Another consideration is the type of employment situation. Is the super part of a union? Does he have a personal employment contract? Again, different considerations will apply depending upon the answers above. For the purposes of the rest of this post I’m going to assume that the super is a non-unionized employee.
There are a few types of termination that might be possible with a not-so-super super. Termination for just cause requires a serious breach of the super’s duties. Termination for cause might be possible if there is a long history of continuing breaches, but the condominium must have disciplined the super with increasingly severe punishments and given notice that one more breach would result in termination before this is an option. For these reasons, it is pretty rare for termination with cause to be justified so one of the other methods is usually used by employers.
Termination with notice is more common than termination for just cause. With termination with notice an employee is given notice by the employer that his job has been terminated. The employee is obligated to continue to work at the standard expected pursuant to any employment agreement. The amount of notice due under the Employment Standards Act (the “ESA”) depends primarily upon the length of service, but additional notice may be required because of common law principles. The employment contract may limit the amount of notice required to the ESA amount if the agreement is clearly drafted. The main disadvantage with termination with notice is that the performance of some employees will worsen once they know that they have been terminated. If performance is the reason for the termination a better option may be termination with pay to avoid further deterioration in the super’s performance.
Termination with pay in lieu of notice requires the employer to provide compensation to the employee for termination instead of providing the required notice of termination. The employee does not work up to the termination date, but instead is provided compensation up to the termination date. The amount of pay is determined based upon the ESA and common law principles like under termination with notice.
Before terminating any employee, including a not-so-super super, the board should discuss it with the condominium’s lawyer. The last thing the board wants is a wrongful dismissal claim or human rights complaint against the condominium. The lawyer can assist with determining the most appropriate method of termination, preparing the termination letter, meeting with the super, preparing the record of employment (ROE), calculating the appropriate notice or pay, and assisting with various other obligations that must be satisfied by the condominium.
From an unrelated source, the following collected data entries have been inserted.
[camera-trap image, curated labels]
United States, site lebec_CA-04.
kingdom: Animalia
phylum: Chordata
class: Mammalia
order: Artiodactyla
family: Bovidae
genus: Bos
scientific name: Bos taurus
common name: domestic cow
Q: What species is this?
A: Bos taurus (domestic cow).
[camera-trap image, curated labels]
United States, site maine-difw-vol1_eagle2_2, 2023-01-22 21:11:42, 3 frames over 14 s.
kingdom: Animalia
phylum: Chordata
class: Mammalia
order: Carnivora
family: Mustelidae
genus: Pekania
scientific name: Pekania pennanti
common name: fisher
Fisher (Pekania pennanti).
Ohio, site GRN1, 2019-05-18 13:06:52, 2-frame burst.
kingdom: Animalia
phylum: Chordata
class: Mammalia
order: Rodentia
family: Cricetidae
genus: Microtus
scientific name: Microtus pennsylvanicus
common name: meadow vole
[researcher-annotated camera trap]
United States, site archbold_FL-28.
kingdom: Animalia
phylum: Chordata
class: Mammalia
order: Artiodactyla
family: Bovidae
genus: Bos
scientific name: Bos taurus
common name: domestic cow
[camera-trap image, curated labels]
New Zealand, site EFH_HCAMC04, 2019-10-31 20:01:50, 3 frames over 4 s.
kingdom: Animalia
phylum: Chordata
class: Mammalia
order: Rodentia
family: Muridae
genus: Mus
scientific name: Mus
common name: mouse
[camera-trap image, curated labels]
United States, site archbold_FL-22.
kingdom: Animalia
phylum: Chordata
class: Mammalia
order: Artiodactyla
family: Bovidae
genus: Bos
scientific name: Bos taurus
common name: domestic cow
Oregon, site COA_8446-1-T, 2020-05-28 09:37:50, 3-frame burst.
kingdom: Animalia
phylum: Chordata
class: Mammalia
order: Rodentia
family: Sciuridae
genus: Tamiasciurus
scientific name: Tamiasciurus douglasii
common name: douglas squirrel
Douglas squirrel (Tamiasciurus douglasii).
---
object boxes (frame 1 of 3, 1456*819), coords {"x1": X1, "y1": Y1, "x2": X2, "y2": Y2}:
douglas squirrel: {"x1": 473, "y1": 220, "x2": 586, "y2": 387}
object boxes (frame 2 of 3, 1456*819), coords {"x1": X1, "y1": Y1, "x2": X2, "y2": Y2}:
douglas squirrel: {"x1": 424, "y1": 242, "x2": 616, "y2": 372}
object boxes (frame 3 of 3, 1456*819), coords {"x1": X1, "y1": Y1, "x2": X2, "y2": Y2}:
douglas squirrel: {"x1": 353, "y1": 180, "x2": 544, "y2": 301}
The super must hand over any property belonging to the condominium, including keys, equipment, and records. The condominium should consider taking steps to safeguard against improper access by the terminated super by changing the locks or passwords used to gain access to the building, computers, or other property belonging to the condominium.
The owners should be notified immediately of any changes in the super. The notice should describe the termination date, if not immediately. The notice should also explain how issues are to be addressed in the interim if a new super has not been hired to replace the old one. For instance, should the owners contact the property manager for all issues, or is there a director assuming some of the duties assigned to the super? The board does not want the super to be the one to inform the owners of the termination as his or her version is usually different than the one the condominium would tell.
Another consideration when firing a super is the super’s suite. Some supers are provided with a suite to live in as part of their compensation package. If this is the case, the super must vacate the suite within one week of termination according to the Residential Tenancies Act. The condominium may agree upon a longer period of time, but at a minimum it must provide the super with one week to vacate the suite.
The Future for Supers
Because of the complexities and possible liabilities associated with employee supers, many condominiums are replacing their supers with independent contractors. They hire a cleaning company to clean the building, a general contractor to perform maintenance, and various others to take on all of the tasks previously assigned to the super. This gives the condominium more flexibility to add or remove contractors as demands change, but it also limits obligations for notice of termination and the other liabilities associated with employee supers.
What about the super’s suite? The suite could be leased. If it is a unit is could be sold. If the suite is part of the common elements it could be converted into a unit and then sold. Each of these options requires notice to the owners and in most cases the approval of the owners will be required. For instance, to convert a common element suite to a unit so it can be sold the declaration would need to be amended, which would require 90% of the owners to consent in writing. Not an easy task, but it is possible.